By Branden Lombardi
Arizona Daily Wildcat
Thursday April 24, 2003
Don't mind that it is only the fourth week in April, but this weekend marks a joyous time in every red-blooded, male American's life.
No, I am not talking about the Pi Beta Phi pool party öö although I do love my Pi Phis öö I am talking about that annual spring occurrence known as the NFL draft. Yes sports fans, 17 hours of NFL draft coverage await us this weekend, or more than the government's daily allowance of Mel Kiper Jr.
However, this is not just another weekend to crack open a 30-pack of Keystone Light and sit in front of the big screen watching the draft unfold.
No, Wildcat fans, this weekend is special.
A person who ÷ whether they know it or not ÷ is very near and dear to me, is entering the NFL draft and on the verge of fulfilling his lifelong dream.
I always dreamed of playing professional football.
Growing up in the San Francisco Bay Area, the natural team to root for was the hometown 49ers.
Every weekend I would climb into the laundry hamper to pull out my football pants and my red number 33 jersey, Roger Craig's number, my favorite player and watch the games with my dad, dreaming of someday playing in the NFL myself.

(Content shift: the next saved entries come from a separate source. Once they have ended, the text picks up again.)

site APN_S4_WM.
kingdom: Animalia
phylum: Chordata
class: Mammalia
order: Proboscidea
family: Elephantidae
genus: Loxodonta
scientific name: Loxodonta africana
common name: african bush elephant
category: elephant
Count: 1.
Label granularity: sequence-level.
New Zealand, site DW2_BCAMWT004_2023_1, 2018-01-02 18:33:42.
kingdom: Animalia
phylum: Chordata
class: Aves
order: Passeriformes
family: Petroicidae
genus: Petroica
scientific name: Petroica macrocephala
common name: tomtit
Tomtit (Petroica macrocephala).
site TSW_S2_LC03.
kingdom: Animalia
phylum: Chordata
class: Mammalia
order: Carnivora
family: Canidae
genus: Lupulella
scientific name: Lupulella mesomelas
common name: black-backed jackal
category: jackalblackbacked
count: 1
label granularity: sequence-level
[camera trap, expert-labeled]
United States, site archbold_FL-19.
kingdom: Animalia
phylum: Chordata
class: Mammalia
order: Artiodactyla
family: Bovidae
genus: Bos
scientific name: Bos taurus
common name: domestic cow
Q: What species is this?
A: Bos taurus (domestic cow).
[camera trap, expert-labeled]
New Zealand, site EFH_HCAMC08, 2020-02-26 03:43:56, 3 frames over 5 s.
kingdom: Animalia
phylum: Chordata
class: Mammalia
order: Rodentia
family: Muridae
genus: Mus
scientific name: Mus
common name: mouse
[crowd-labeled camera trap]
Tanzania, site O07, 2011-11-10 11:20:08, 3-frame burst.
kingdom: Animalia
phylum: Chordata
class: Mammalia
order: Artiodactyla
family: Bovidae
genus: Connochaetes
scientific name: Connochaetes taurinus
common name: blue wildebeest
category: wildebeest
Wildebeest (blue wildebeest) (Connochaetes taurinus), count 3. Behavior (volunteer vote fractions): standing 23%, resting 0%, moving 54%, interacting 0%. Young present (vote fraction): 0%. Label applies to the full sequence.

Fast-forward to the present, and you find a 6-foot, 155-pound white kid with no speed and decent hands, who can only fulfill his dream of playing in the NFL by creating a player in the latest version of Madden Football for the Playstation 2.
However, Bobby Wade, the senior wide receiver, is about to embark on his NFL journey and fulfill his childhood dream of being a professional athlete.
My personal highlights of Bobby Wade began far before his streaks down the sidelines at Arizona Stadium, and our relationship stemmed way prior.
I am an alumnus of the famed Desert Vista High School in Phoenix, and that is where I spent my formative years watching Bobby tear up defenses as a runningback and haunting wide receivers as a cornerback while he donned the blue and gold of Desert Vista.
It was during our senior year of high school that we got to know each other.
As lab partners in anatomy and physiology, we spent many hours together dissecting earthworms and cats.
While he and I shared a friendly rapport, we were nothing more than acquaintances.
That all changed in December of 1998, when I was diagnosed with osteogenic sarcoma, or bone cancer.
While being diagnosed with cancer was extremely hard to deal with, I tried to keep as normal a life as possible while facing the various challenges that cancer now posed for me.
I was only able to attend school for about 15 days during the second semester of my senior year, but when I was able to attend, Bobby always made it entertaining for me.
There were days when all I could do was sit in my wheelchair and watch everyone in the class take part in the labs around me.
However, Bobby was always more than willing to create some entertainment for me, even if that consisted of pushing me through the halls at breakneck speeds and giving me more of a thrill than I bargained for.
And when my class would call me in the hospital to see how I was doing, Bobby was always one of the first people to talk to me on the phone, lifting my spirits more than he ever knew.
Granted, we haven't stayed in too close of contact since we both entered UA, and that I regret.
Still, these past few years I have enjoyed watching Bobby entertain the student body on a weekly basis, as he did back in high school, always cheering a little harder when he had the ball in his hands.
When I hearken back to my days in high school, I think of the guy cracking jokes in class and wheeling me through the halls, and I hope that Bobby ends up with a good team where he has a chance to show off his amazing skills.
I wish Bobby the best of luck with his professional career, and selfishly, I hope that he ends up with those same 49ers.
That way one day my son can climb into the hamper and pull out his Bobby Wade jersey. Then I can tell him not only how great of a player Bobby is, but how great a guy he is as well.